» **TASK DESCRIPTION**
Extract each line from the rows below that contains the word "camera".

» **INFORMATION PROVIDED**
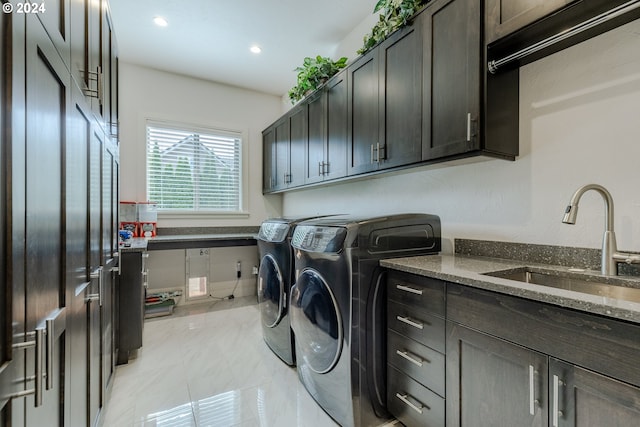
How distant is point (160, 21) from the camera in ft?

---

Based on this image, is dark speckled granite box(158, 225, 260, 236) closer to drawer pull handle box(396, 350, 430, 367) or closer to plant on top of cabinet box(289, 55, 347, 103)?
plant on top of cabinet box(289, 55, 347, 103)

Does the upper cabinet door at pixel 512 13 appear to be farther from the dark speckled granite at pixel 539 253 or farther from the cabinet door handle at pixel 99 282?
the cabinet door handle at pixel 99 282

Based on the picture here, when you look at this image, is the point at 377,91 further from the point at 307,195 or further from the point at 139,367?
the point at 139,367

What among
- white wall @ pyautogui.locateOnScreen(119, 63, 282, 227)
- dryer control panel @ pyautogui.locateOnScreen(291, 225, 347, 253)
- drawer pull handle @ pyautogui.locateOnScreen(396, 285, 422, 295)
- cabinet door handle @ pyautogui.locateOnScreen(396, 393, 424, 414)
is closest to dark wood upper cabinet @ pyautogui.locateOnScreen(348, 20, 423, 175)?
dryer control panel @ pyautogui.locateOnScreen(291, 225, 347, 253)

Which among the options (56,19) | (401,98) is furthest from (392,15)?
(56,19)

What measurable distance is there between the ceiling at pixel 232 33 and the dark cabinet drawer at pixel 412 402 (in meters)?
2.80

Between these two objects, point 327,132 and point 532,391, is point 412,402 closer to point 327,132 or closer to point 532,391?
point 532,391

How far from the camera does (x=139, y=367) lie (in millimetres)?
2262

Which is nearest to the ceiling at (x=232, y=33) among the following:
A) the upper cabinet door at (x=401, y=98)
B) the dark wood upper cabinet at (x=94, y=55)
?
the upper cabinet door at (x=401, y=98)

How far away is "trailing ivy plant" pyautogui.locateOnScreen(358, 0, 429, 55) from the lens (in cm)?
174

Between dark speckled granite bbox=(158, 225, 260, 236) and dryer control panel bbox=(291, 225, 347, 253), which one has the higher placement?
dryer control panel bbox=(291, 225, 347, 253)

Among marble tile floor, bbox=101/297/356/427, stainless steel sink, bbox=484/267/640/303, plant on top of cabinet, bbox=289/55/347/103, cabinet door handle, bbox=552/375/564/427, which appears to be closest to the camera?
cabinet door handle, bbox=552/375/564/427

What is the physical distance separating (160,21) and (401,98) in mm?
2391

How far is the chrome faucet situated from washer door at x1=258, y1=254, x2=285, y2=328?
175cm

» **FINAL RESULT**
How distant is point (160, 21) from the camera in ft?
How far from the camera does (x=139, y=367) lie (in millimetres)?
Among marble tile floor, bbox=101/297/356/427, stainless steel sink, bbox=484/267/640/303, plant on top of cabinet, bbox=289/55/347/103, cabinet door handle, bbox=552/375/564/427, which appears to be closest to the camera?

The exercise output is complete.